Not forgetting anthrax - a very rare infection caused by a bacterium that produces spores. These spores can survive in the environment for a long time and so can contaminate heroin during production or distribution. The first confirmed case of Anthrax among a drug user in the UK was reported in December 2009. Up to 30 September 2010 there had been a total of 51 cases reported in the UK (47 in Scotland and four in England); of which 16 had died. During this period, two cases were also reported in Germany. There were no reports from elsewhere in Europe.
Although the sharing of needles appears to be declining, infections, particularly Hepatitis B and C, among injecting drug users remain a grave concern and we recognise this and started work last this year on developing a new RCGP Certificate in the Detection, Diagnosis and Management of Hepatitis B and C in Primary Care. NB Early notice: watch out details of the training the trainers day and pilot course for the above certificate in February 2011 on our website soon!

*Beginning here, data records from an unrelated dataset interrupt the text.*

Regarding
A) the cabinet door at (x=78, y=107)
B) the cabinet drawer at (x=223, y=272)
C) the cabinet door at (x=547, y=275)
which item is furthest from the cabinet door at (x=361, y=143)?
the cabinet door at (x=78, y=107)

The NTA this month launched the Substance Misuse Skills Consortium. The Skills Hub offers easy access to hundreds of resources to help front line drug and alcohol workers improve services and achieve better results for those in their care and provides examples of good practice. This new resource gives everyone in the field the chance to share good practice and work together.
SMMGP are members of the Skills Consortium and will in turn keep our members updated of new developments in this welcome new iniative.